**Assignment**
Could you set down exactly the lines that start at the one containing "body_size: -123" and end at the final line of the material below?

------------------------------------------------------------------------

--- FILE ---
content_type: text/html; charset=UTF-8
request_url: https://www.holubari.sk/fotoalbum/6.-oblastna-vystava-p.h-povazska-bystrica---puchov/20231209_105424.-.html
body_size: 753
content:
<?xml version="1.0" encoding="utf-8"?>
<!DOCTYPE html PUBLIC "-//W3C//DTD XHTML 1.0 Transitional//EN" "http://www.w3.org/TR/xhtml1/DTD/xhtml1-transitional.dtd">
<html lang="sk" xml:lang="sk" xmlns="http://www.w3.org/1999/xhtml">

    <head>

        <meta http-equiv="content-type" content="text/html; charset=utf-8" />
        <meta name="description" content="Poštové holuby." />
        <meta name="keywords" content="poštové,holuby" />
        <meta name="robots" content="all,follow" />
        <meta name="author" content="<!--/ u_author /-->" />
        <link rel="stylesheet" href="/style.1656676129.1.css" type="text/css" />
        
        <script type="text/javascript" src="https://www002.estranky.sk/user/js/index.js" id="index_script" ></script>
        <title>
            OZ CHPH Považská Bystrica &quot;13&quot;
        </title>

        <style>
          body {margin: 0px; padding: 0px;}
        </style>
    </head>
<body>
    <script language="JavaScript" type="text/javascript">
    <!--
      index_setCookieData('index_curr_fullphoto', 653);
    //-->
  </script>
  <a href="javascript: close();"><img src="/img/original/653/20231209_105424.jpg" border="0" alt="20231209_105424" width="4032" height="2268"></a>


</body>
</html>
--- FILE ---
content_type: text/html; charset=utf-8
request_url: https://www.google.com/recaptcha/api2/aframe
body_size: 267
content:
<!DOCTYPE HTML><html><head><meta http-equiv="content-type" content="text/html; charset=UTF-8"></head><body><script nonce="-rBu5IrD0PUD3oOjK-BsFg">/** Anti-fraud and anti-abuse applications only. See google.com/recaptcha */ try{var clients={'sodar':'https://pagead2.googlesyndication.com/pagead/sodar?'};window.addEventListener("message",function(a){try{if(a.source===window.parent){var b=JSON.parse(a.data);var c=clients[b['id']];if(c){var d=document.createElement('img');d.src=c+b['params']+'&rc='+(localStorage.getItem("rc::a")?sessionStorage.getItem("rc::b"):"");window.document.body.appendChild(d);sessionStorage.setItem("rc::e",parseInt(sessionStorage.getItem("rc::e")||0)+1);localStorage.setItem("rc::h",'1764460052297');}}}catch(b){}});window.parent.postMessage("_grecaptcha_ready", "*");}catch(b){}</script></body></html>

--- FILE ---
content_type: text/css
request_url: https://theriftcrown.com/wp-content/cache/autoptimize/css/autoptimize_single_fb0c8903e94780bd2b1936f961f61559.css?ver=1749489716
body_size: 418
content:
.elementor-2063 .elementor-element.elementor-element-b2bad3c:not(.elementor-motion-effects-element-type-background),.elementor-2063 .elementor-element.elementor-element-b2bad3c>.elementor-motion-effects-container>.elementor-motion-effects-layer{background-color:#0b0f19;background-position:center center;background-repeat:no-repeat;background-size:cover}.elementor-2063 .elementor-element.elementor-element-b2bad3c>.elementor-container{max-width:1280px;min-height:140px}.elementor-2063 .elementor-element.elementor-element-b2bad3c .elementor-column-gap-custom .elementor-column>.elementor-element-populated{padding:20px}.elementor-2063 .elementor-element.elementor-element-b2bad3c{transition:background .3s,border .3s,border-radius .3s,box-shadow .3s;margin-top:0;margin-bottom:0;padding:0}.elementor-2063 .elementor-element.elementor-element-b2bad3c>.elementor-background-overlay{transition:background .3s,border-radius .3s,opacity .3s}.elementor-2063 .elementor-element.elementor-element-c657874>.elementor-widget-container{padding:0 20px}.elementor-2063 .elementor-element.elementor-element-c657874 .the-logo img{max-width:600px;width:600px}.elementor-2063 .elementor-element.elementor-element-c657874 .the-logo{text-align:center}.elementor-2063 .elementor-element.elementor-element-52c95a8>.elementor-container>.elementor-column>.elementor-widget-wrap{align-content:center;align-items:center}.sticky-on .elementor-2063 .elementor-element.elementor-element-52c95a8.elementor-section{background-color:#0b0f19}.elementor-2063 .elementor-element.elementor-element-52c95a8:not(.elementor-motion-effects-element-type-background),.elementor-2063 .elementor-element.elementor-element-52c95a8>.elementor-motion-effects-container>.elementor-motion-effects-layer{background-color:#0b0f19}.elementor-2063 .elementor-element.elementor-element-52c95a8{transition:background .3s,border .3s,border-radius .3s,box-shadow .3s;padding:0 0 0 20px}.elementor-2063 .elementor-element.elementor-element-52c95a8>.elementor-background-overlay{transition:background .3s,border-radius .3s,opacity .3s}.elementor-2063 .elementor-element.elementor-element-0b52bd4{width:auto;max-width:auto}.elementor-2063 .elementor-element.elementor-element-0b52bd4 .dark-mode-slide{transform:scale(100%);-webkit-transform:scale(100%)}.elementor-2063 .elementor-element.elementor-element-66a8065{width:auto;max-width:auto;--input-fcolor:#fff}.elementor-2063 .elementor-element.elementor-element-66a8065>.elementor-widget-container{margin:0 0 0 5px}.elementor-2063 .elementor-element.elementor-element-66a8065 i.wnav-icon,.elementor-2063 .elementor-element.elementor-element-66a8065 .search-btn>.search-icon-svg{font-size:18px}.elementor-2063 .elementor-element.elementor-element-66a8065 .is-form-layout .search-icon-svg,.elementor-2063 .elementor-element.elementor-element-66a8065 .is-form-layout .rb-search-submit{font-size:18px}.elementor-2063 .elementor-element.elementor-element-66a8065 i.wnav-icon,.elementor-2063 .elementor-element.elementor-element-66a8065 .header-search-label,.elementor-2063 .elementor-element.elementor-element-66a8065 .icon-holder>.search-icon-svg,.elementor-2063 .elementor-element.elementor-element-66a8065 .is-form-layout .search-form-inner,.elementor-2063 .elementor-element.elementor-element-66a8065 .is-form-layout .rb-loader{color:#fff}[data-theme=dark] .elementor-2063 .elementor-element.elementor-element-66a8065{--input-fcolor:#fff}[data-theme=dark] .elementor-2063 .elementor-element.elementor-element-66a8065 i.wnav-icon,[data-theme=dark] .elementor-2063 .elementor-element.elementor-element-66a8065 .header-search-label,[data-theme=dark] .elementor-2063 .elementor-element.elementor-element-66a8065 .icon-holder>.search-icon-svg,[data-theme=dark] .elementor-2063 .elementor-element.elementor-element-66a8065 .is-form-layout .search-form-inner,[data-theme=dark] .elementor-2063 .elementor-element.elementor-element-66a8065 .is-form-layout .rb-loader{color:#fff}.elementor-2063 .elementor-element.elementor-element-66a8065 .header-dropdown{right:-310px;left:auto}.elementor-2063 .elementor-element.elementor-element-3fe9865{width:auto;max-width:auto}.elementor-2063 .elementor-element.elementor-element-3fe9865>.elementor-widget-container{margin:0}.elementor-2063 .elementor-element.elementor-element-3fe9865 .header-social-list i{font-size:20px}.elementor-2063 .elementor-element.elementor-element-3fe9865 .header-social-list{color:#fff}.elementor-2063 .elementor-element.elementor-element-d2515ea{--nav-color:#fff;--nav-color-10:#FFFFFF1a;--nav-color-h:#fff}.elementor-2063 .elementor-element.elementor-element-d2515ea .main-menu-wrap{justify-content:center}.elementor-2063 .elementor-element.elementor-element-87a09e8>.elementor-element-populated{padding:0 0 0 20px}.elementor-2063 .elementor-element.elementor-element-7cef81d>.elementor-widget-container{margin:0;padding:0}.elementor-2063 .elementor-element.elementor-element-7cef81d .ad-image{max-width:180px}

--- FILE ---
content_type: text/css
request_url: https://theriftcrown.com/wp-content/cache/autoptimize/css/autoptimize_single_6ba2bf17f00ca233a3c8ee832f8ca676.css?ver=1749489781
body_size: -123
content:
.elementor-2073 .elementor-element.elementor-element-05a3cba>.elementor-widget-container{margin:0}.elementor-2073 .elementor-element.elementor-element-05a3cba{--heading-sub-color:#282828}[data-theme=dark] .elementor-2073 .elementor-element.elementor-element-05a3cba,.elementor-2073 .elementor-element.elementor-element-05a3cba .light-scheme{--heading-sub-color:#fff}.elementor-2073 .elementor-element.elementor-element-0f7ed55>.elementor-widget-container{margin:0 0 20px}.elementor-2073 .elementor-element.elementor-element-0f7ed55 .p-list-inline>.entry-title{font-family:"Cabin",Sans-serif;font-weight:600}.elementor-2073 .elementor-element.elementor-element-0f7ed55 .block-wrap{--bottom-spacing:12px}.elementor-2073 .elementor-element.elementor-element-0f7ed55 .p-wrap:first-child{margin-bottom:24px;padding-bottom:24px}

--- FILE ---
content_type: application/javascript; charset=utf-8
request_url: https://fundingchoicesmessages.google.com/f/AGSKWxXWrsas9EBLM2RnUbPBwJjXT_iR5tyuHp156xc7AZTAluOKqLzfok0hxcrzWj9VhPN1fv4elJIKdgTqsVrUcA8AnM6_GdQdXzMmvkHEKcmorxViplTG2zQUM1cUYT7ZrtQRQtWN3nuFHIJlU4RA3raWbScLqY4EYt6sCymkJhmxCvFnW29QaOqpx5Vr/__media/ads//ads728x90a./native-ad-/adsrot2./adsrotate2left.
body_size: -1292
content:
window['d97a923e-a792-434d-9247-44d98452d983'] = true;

------------------------------------------------------------------------

**Answer space**
body_size: -123
content:
.elementor-2073 .elementor-element.elementor-element-05a3cba>.elementor-widget-container{margin:0}.elementor-2073 .elementor-element.elementor-element-05a3cba{--heading-sub-color:#282828}[data-theme=dark] .elementor-2073 .elementor-element.elementor-element-05a3cba,.elementor-2073 .elementor-element.elementor-element-05a3cba .light-scheme{--heading-sub-color:#fff}.elementor-2073 .elementor-element.elementor-element-0f7ed55>.elementor-widget-container{margin:0 0 20px}.elementor-2073 .elementor-element.elementor-element-0f7ed55 .p-list-inline>.entry-title{font-family:"Cabin",Sans-serif;font-weight:600}.elementor-2073 .elementor-element.elementor-element-0f7ed55 .block-wrap{--bottom-spacing:12px}.elementor-2073 .elementor-element.elementor-element-0f7ed55 .p-wrap:first-child{margin-bottom:24px;padding-bottom:24px}

--- FILE ---
content_type: application/javascript; charset=utf-8
request_url: https://fundingchoicesmessages.google.com/f/AGSKWxXWrsas9EBLM2RnUbPBwJjXT_iR5tyuHp156xc7AZTAluOKqLzfok0hxcrzWj9VhPN1fv4elJIKdgTqsVrUcA8AnM6_GdQdXzMmvkHEKcmorxViplTG2zQUM1cUYT7ZrtQRQtWN3nuFHIJlU4RA3raWbScLqY4EYt6sCymkJhmxCvFnW29QaOqpx5Vr/__media/ads//ads728x90a./native-ad-/adsrot2./adsrotate2left.
body_size: -1292
content:
window['d97a923e-a792-434d-9247-44d98452d983'] = true;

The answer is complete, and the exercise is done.